I’m not a person who really “gets out there”. I’m not an out there person, I’m a shy person. I’m not really a person to take charge, I like to spend time alone. That all changed when I became a building hero. All of a sudden I am out there, I am an out there person, and I am taking charge. A “building hero” is not just a title you are given when you join a TinyWPA project, it’s something that you earn. Something that you achieve through honest hard work. How did I start? I was introduced. Sitting there, I was a little shy, maybe feeling awkward, maybe I didn’t want to be there. Then I met my group at our workshop. Every Sunday we meet up and talk about kick starting or how to make our benches better. Everyone works together and it’s just so fun that sometimes I don’t want to leave. Once I got accustomed to it, it was just like walking straight into home and into routine. We started on building our benches. Each one hand made and unique, no two ever the same. I was proud when I put together my first part of the bench. I never used a drill, or a saw, or a jig (a tool which helps you cut perfect angles in wood) before. It was nice to expand my horizons!

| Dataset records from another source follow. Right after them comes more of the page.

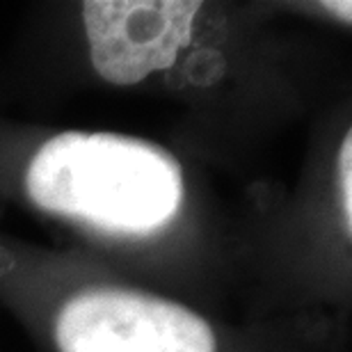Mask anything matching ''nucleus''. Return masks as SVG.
<instances>
[{
	"label": "nucleus",
	"mask_w": 352,
	"mask_h": 352,
	"mask_svg": "<svg viewBox=\"0 0 352 352\" xmlns=\"http://www.w3.org/2000/svg\"><path fill=\"white\" fill-rule=\"evenodd\" d=\"M352 135L348 133L346 140L341 144L339 153V190H341V208H343V220H346V231L350 236L352 231Z\"/></svg>",
	"instance_id": "nucleus-4"
},
{
	"label": "nucleus",
	"mask_w": 352,
	"mask_h": 352,
	"mask_svg": "<svg viewBox=\"0 0 352 352\" xmlns=\"http://www.w3.org/2000/svg\"><path fill=\"white\" fill-rule=\"evenodd\" d=\"M25 186L48 213L129 236L163 229L183 201V174L172 153L115 133L72 131L46 140Z\"/></svg>",
	"instance_id": "nucleus-1"
},
{
	"label": "nucleus",
	"mask_w": 352,
	"mask_h": 352,
	"mask_svg": "<svg viewBox=\"0 0 352 352\" xmlns=\"http://www.w3.org/2000/svg\"><path fill=\"white\" fill-rule=\"evenodd\" d=\"M60 352H215L213 329L176 302L124 288H91L55 320Z\"/></svg>",
	"instance_id": "nucleus-2"
},
{
	"label": "nucleus",
	"mask_w": 352,
	"mask_h": 352,
	"mask_svg": "<svg viewBox=\"0 0 352 352\" xmlns=\"http://www.w3.org/2000/svg\"><path fill=\"white\" fill-rule=\"evenodd\" d=\"M199 0H91L82 7L91 65L112 85L170 69L192 37Z\"/></svg>",
	"instance_id": "nucleus-3"
},
{
	"label": "nucleus",
	"mask_w": 352,
	"mask_h": 352,
	"mask_svg": "<svg viewBox=\"0 0 352 352\" xmlns=\"http://www.w3.org/2000/svg\"><path fill=\"white\" fill-rule=\"evenodd\" d=\"M325 10L327 12H332V14H336V16H339V19H343V21H346V23H350V16H352V5L350 3H341V0H339V3H336V0H329V3H325Z\"/></svg>",
	"instance_id": "nucleus-5"
}]
</instances>
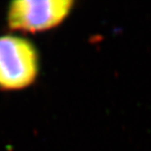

Last Saturday on 4/20/13 we had ten visitors from Leadership Philadelphia at our little workplace, The Department of Making + Doing at 3711 Market St. Of the people that I worked with, one was a cop, one worked for Comcast, and another was a lawyer. It was great because they stepped out of their comfort zones to step into our little world of wonders. Learning how to use their hands to create something wonderful, something that takes a lot of time, love, and care. I was proud because, they came to learn from me, just a sophmore in highschool. They learned what it was like to be a building hero, and why I’m so proud at what I do. We just don’t build things to sell, we build things to take a step forward to the future and make things better. We are the people who dispell the broken window effect, we are the people who say “There’s an empty lot? Why not make it into a park?”, and we are the people who never say “We can’t”. We are building heroes. Are you?